Exercise material.
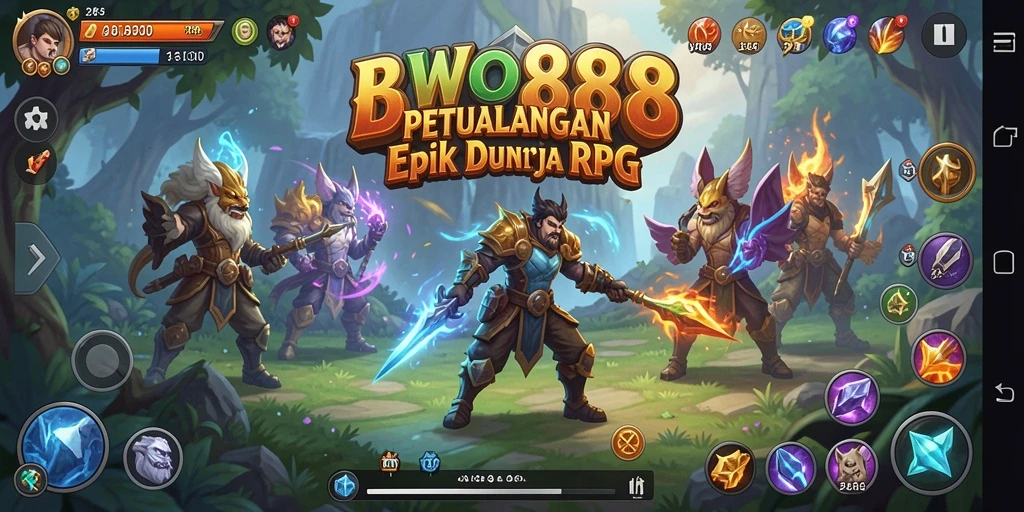 Tampilan gameplay BWO888 yang penuh aksi dan petualangan.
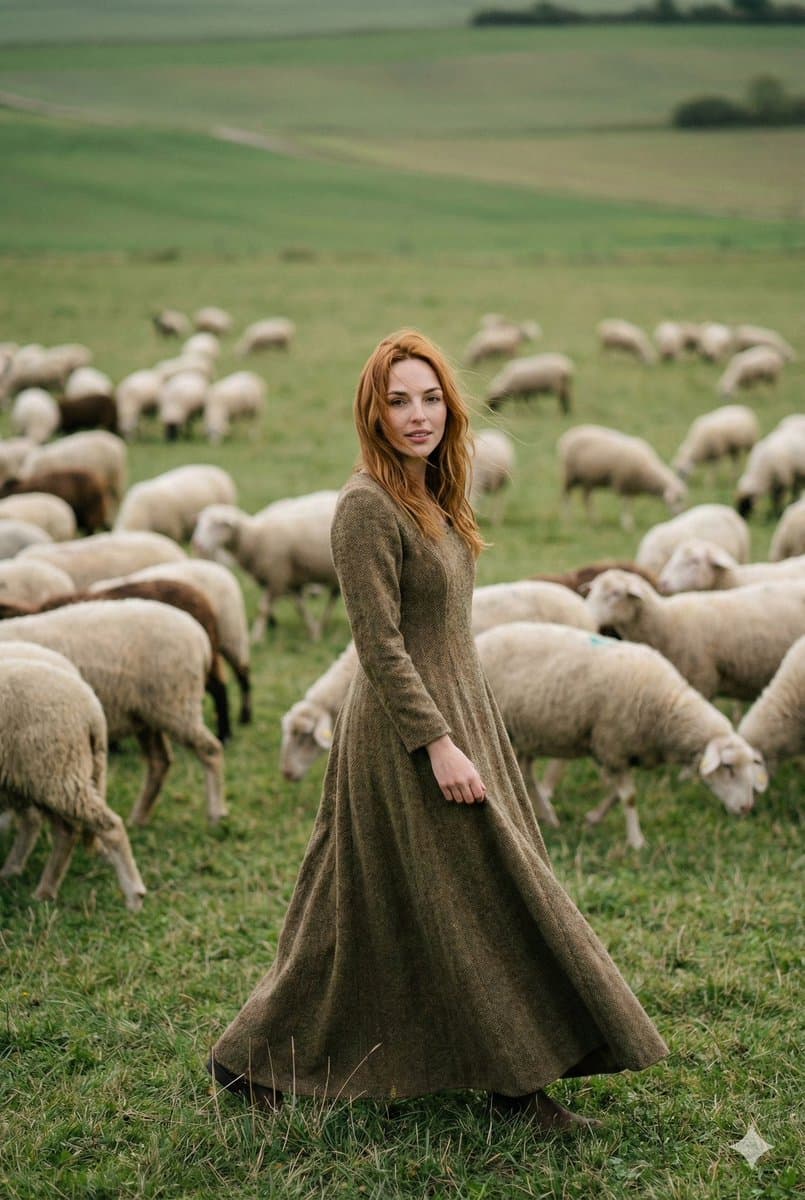 Fashion-Meets-Documentary Portrait in a Pastoral Setting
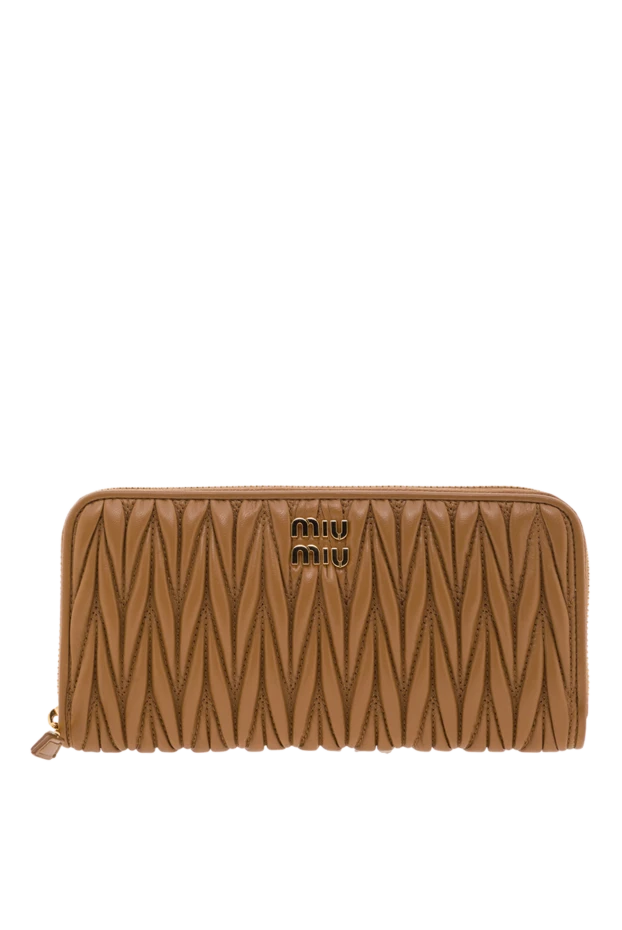Large wallet in nappa leather Matelassé in beige - photo 1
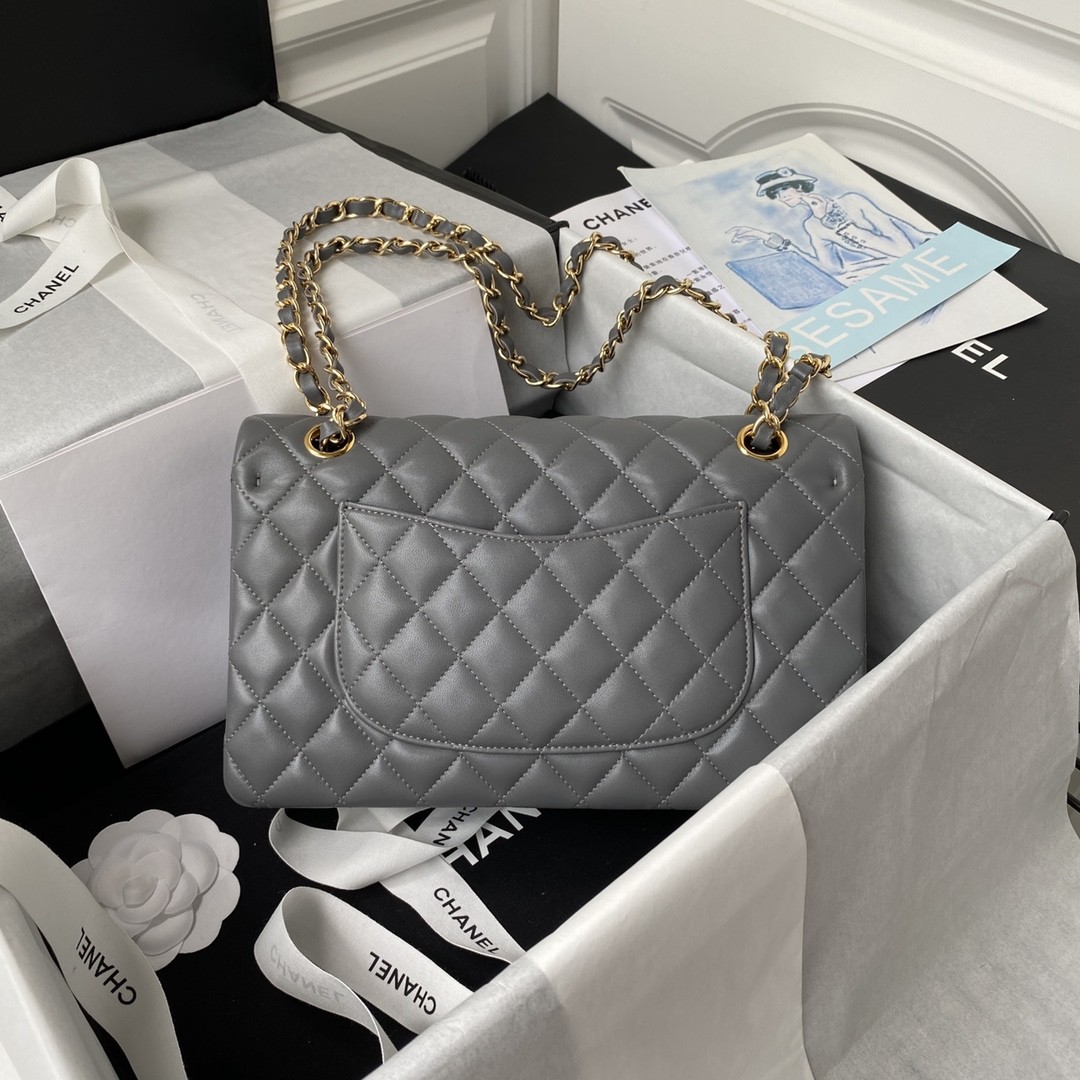 「#633」 Chane1 Classic Flap Bag Size: 15.5x25.5x6.5cm - Image 2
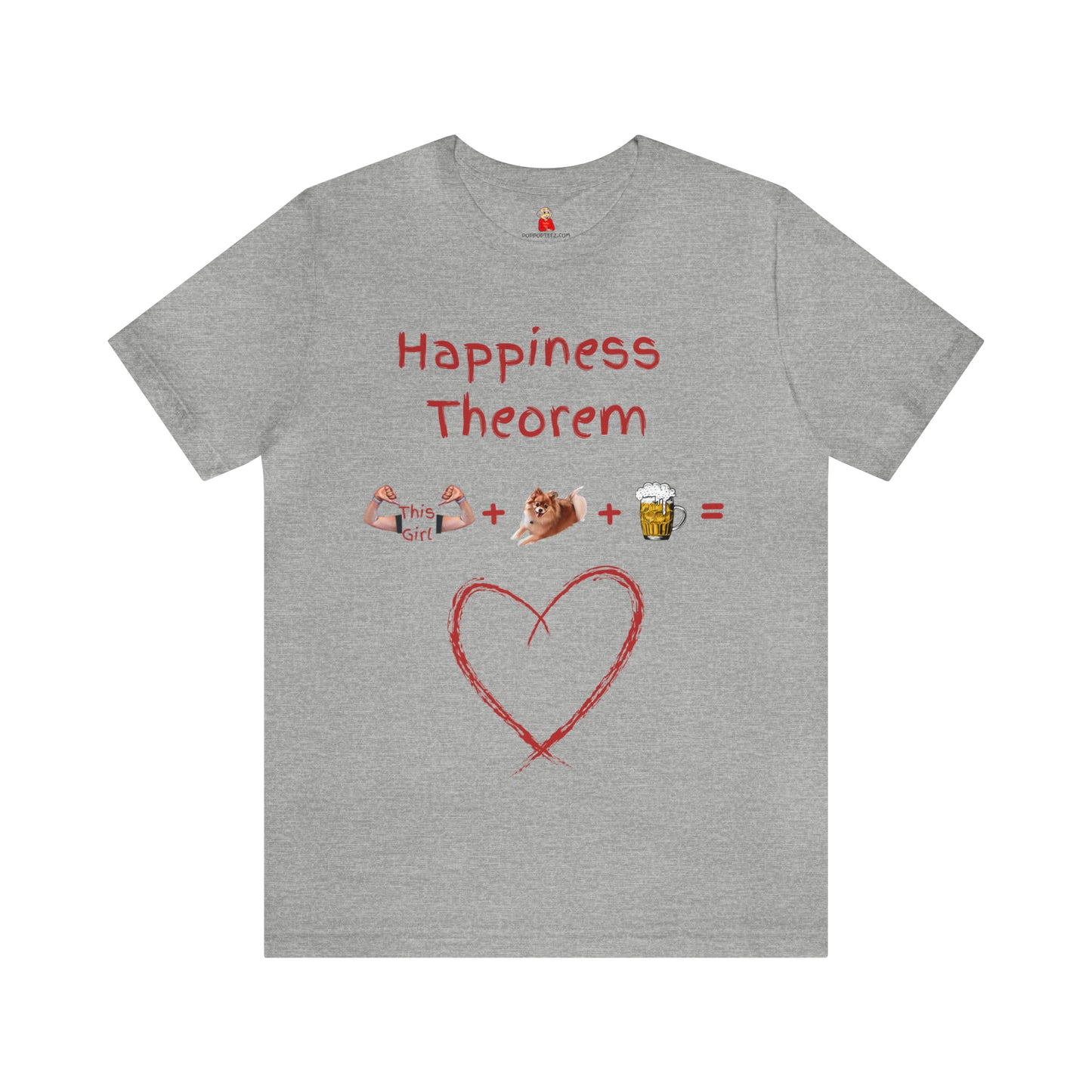 This Girl + Pomeranian + Beer = Happiness Unisex Jersey Tee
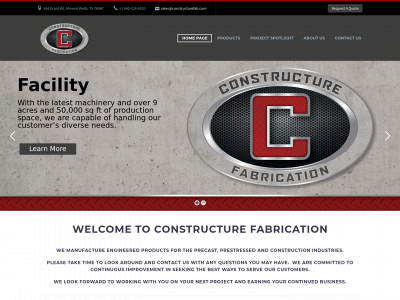 constructurefab.com snapshot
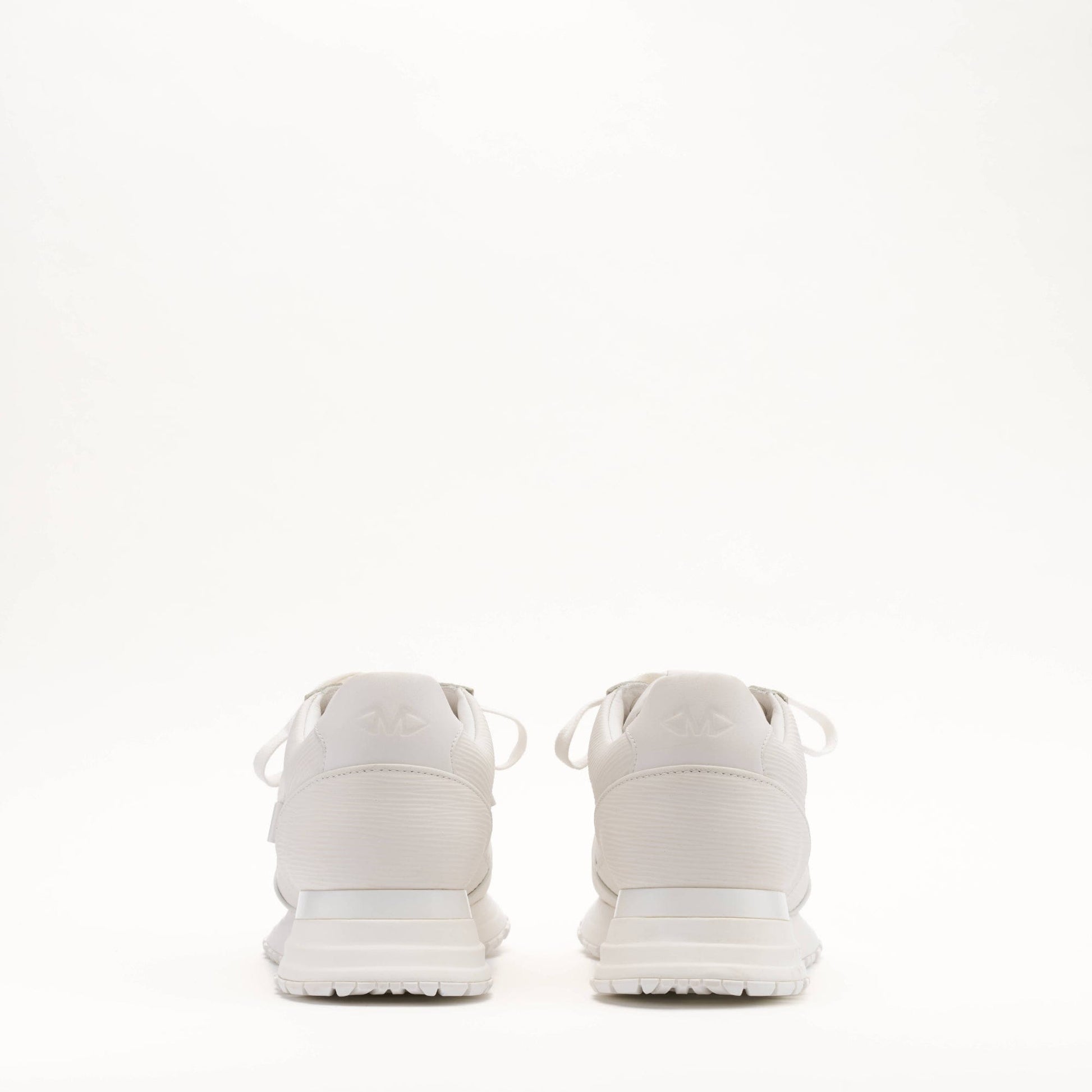 MALLET Boundary Men's White Ripple Leather Trainers - Kick Game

Task requirements.
The material is to be written out word for word, and the pictures are to be left out.

Exercise answer.
 Tampilan gameplay BWO888 yang penuh aksi dan petualangan.
 Fashion-Meets-Documentary Portrait in a Pastoral Setting
Large wallet in nappa leather Matelassé in beige - photo 1
 「#633」 Chane1 Classic Flap Bag Size: 15.5x25.5x6.5cm - Image 2
 This Girl + Pomeranian + Beer = Happiness Unisex Jersey Tee
 constructurefab.com snapshot
 MALLET Boundary Men's White Ripple Leather Trainers - Kick Game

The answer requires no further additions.